At around midnight on 30 March 2017, President Jacob Zuma announced a reshuffle of his Cabinet “in order to improve efficiency and effectiveness.” Newly appointed ministers and deputy ministers were directed to work with their colleagues “to bring about radical socio-economic transformation” in South Africa. Across the country, South Africans united behind the idea that there was little merit in these changes. Even African National Congress (ANC) Secretary General Gwede Mantashe expressed discomfort with the fact that well performing ministers were removed from Cabinet while underperforming ministers were left in the executive.

Specifically, there was widespread outrage about the dismissal of Finance Minister Pravin Gordhan and his deputy, Mcebisi Jonas, with ANC Deputy President Cyril Ramaphosa saying that this was “unacceptable”. The pair had earlier in the week been recalled from an investor roadshow in London. According to media reports, President Zuma based his recall of Messrs Gordhan and Jonas on an intelligence report claiming that the former ministers were meeting in secret with entities planning to overthrow the Zuma administration. Both Ramaphosa and Mantashe are said to have rejected this report.

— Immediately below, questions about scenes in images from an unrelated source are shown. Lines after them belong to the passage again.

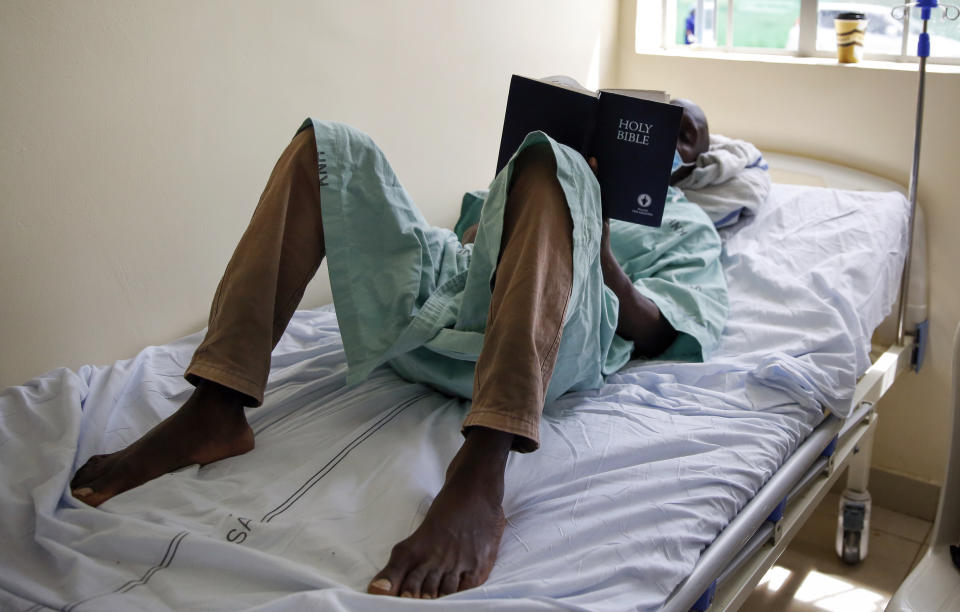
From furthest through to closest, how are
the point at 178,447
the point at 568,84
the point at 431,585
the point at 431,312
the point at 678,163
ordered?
the point at 678,163 → the point at 568,84 → the point at 431,312 → the point at 178,447 → the point at 431,585

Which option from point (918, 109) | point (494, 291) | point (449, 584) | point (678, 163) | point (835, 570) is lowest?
point (835, 570)

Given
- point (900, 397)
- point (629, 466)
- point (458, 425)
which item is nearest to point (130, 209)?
point (458, 425)

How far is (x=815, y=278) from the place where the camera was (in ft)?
5.81

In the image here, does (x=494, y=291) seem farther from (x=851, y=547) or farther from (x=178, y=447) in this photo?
(x=851, y=547)

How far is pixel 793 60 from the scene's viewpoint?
2.34m

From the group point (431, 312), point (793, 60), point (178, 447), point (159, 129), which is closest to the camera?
point (178, 447)

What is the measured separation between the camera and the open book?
1.31 metres

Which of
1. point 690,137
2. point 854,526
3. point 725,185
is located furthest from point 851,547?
point 690,137

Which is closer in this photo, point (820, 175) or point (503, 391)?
point (503, 391)

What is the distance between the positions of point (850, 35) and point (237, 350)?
1787mm

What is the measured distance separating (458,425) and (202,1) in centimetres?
93

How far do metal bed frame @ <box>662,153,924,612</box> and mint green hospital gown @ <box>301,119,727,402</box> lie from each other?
33 cm

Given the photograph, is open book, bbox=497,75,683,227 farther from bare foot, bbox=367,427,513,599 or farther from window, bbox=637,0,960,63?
window, bbox=637,0,960,63

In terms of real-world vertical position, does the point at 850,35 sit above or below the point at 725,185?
above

On the day after the midnight reshuffle, Fitch Ratings commented that the changes – including the dismissal of Finance Minister Pravin Gordhan and his deputy – signal “a change in policy direction” that could “potentially weaken public finances and standards of governance”. The ratings agency believes that “fiscal consolidation is likely to become less of a priority” and that recent momentum in improving transparency and governance of state-owned enterprises (SOEs) “will be halted” As a result, SOEs’ liabilities and therefore contingent liabilities to the government “will probably grow more rapidly”. Furthermore, Fitch Ratings believes the reshuffle “will heighten tensions within the ANC and increase political instability.

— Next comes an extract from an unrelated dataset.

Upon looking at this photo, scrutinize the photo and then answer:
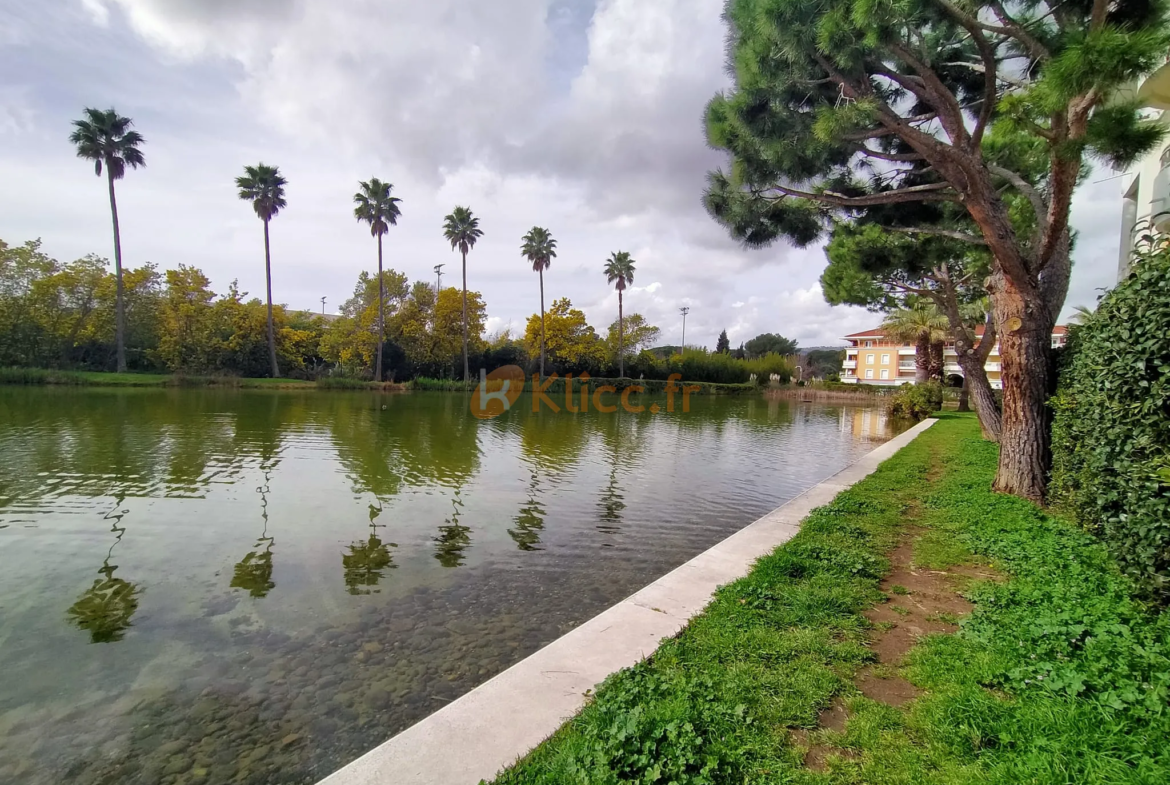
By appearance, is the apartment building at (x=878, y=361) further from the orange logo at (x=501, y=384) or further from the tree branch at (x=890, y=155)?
the tree branch at (x=890, y=155)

After warnings from S&P and Fitch about the adverse effect that political instability could have on South Africa’s sovereign ratings, the country now looks to June 2017 when both agencies are scheduled to publish official reviews of their ratings. KPMG warned earlier this year that a Cabinet reshuffle could materialise in 2017 Q1 and that a sovereign ratings downgrade is possible before the middle of 2017. The link between the two events was basically the idea that a change in the Cabinet (now with its fourth finance minister in 16 months) could signal a greater risk that the state would make changes to medium-term fiscal planning, resulting in deteriorated financial metrics for the state.

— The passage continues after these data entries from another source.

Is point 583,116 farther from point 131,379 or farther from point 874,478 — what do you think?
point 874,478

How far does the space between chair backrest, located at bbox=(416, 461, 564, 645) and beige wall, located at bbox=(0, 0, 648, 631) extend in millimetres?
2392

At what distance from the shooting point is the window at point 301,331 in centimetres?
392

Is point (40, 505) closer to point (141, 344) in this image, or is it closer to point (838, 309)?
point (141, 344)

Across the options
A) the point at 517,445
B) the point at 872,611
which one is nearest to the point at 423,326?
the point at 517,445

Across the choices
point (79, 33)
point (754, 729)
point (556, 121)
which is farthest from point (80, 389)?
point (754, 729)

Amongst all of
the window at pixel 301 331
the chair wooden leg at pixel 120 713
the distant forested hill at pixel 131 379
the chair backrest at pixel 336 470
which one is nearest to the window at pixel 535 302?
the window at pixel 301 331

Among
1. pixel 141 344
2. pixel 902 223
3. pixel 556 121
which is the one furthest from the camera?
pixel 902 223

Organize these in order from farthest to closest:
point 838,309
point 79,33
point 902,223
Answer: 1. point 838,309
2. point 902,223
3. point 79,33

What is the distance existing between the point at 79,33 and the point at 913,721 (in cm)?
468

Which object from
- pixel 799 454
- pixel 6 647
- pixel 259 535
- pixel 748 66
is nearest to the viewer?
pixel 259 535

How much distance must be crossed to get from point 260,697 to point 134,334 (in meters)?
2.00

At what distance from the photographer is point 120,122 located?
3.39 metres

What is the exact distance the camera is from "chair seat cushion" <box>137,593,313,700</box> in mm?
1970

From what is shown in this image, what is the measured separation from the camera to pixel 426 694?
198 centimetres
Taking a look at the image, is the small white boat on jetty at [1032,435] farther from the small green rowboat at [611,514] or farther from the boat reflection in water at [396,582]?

Based on internal methodologies, S&P will by the end of 2017 have to make a call on either downgrading South Africa to sub-investment grade or to return the outlook on its “BBB-” rating to ‘stable’. During March, the agency indicated that it could downgrade South Africa if, individually or collectively, any of the following happens:
· Economic growth or fiscal consolidation do not improve in line with S&P’s projections
· Political interference weakens key institutions
· Government debt and contingent liabilities exceed the agency’s current expectations

There is heightened concern that the Cabinet reshuffle will adversely affect all three of these factors. Further weakness in business and consumer confidence, as well as changes to government spending ideology, will see slow economic growth linger for longer and further constrain the fiscus. The National Treasury – a key institution that ratings agencies watch closely – now has a new political leadership that wanes in comparison to the experience accumulated by Messrs Gordhan and Jonas. The drive for radical socio-economic transformation through fiscal spending could result in government debt and the guarantees provided to SOEs increase further.

South Africa is perilously close to a sovereign ratings downgrade. This will result in an outflow of investment funds from bonds and equities as many local and international investment funds are mandated to place their money in investment-grade jurisdictions only. This, in turn, will adversely affect the value of the rand, increase the cost of imports, and keep inflation elevated for longer. The South African Reserve Bank (SARB) would have to adjust its monetary policy stance accordingly. Meanwhile, uncertainty over the short-term trajectory of local politics will weigh on local and foreign investor sentiment – and hamper the investment needed to address South Africa’s challenges of unemployment, poverty and inequality.